_Supplied information_:
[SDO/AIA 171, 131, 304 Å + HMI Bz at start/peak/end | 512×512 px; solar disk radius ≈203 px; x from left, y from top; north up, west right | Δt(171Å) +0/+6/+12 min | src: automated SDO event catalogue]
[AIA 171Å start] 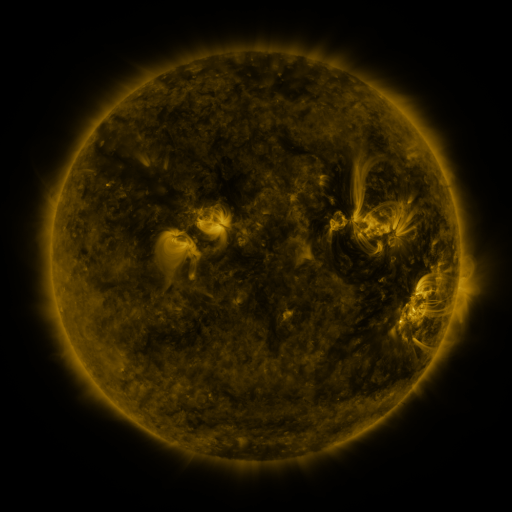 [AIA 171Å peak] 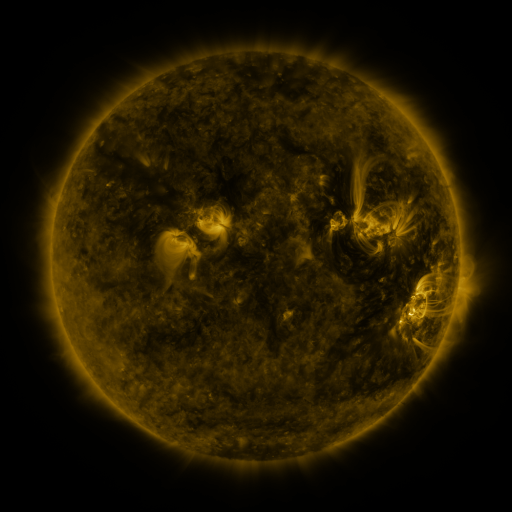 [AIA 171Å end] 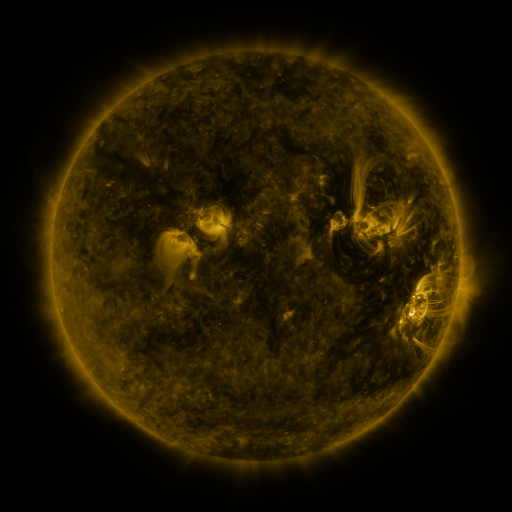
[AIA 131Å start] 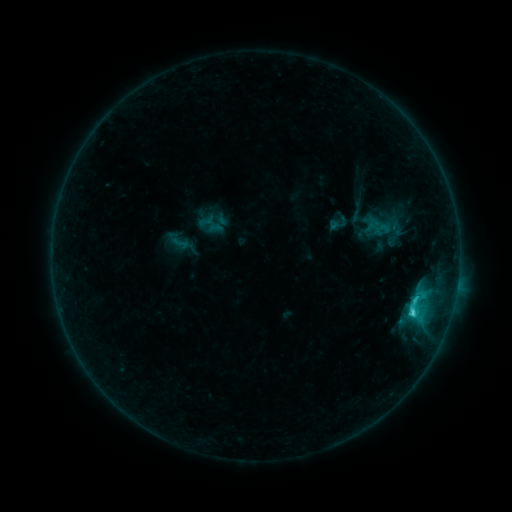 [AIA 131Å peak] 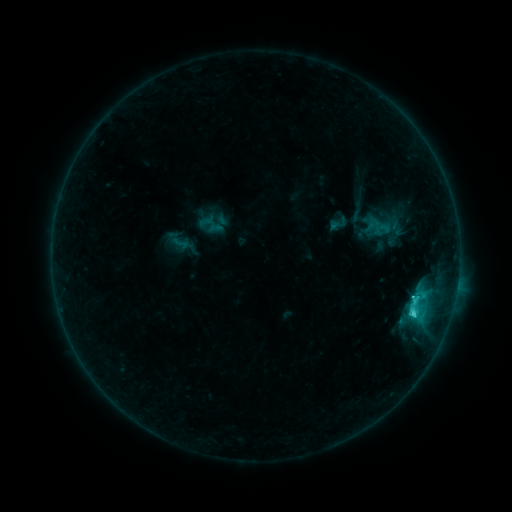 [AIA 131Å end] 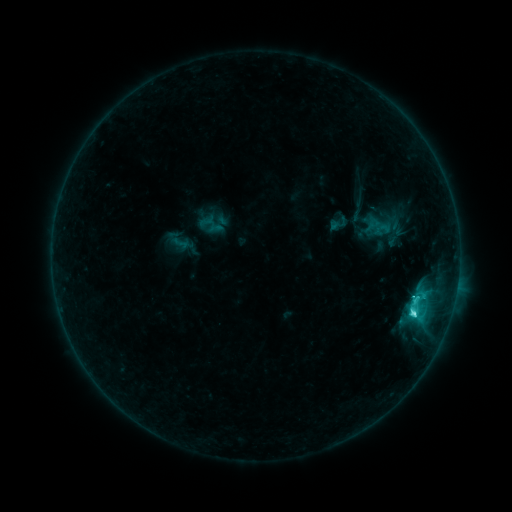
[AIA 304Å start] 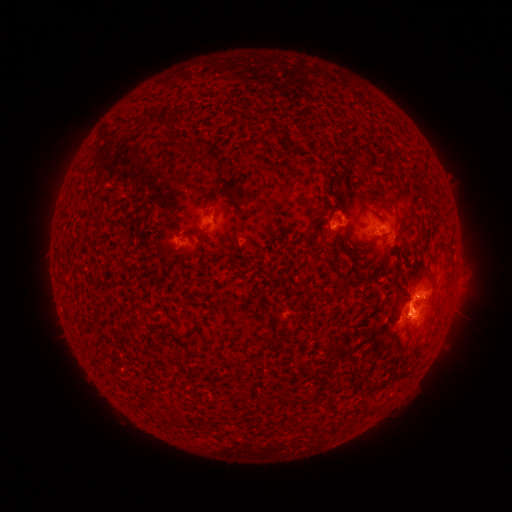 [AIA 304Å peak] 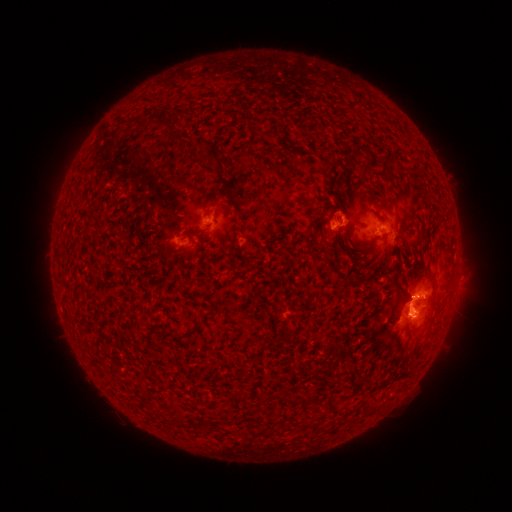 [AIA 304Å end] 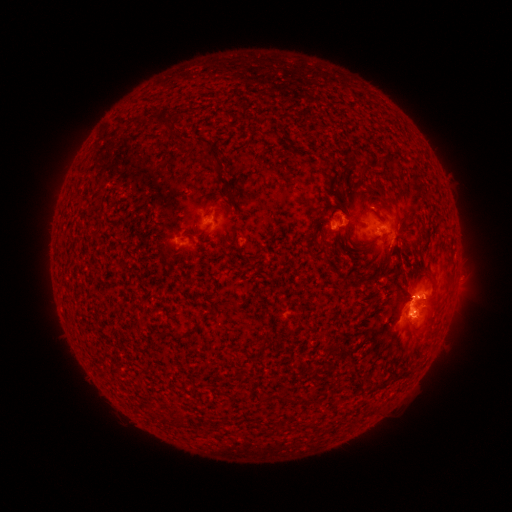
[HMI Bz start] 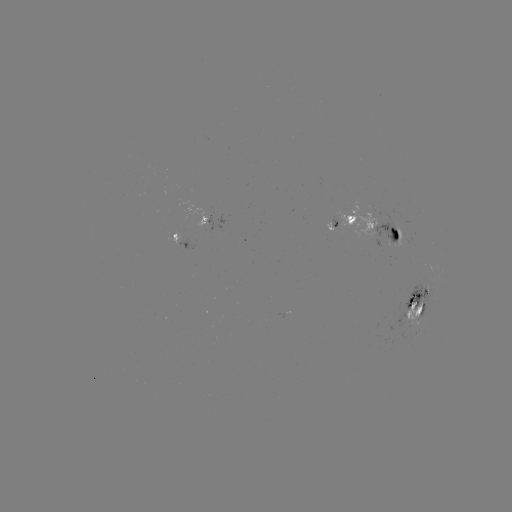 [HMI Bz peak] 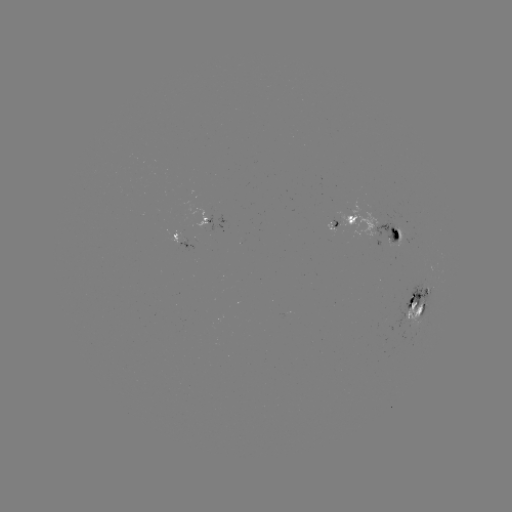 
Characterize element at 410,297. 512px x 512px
C4.5 flare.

_Requirements_: Please pick out each line of the data above that contains the string "solar". Case counts.

_Reply to the exercise_:
[SDO/AIA 171, 131, 304 Å + HMI Bz at start/peak/end | 512×512 px; solar disk radius ≈203 px; x from left, y from top; north up, west right | Δt(171Å) +0/+6/+12 min | src: automated SDO event catalogue]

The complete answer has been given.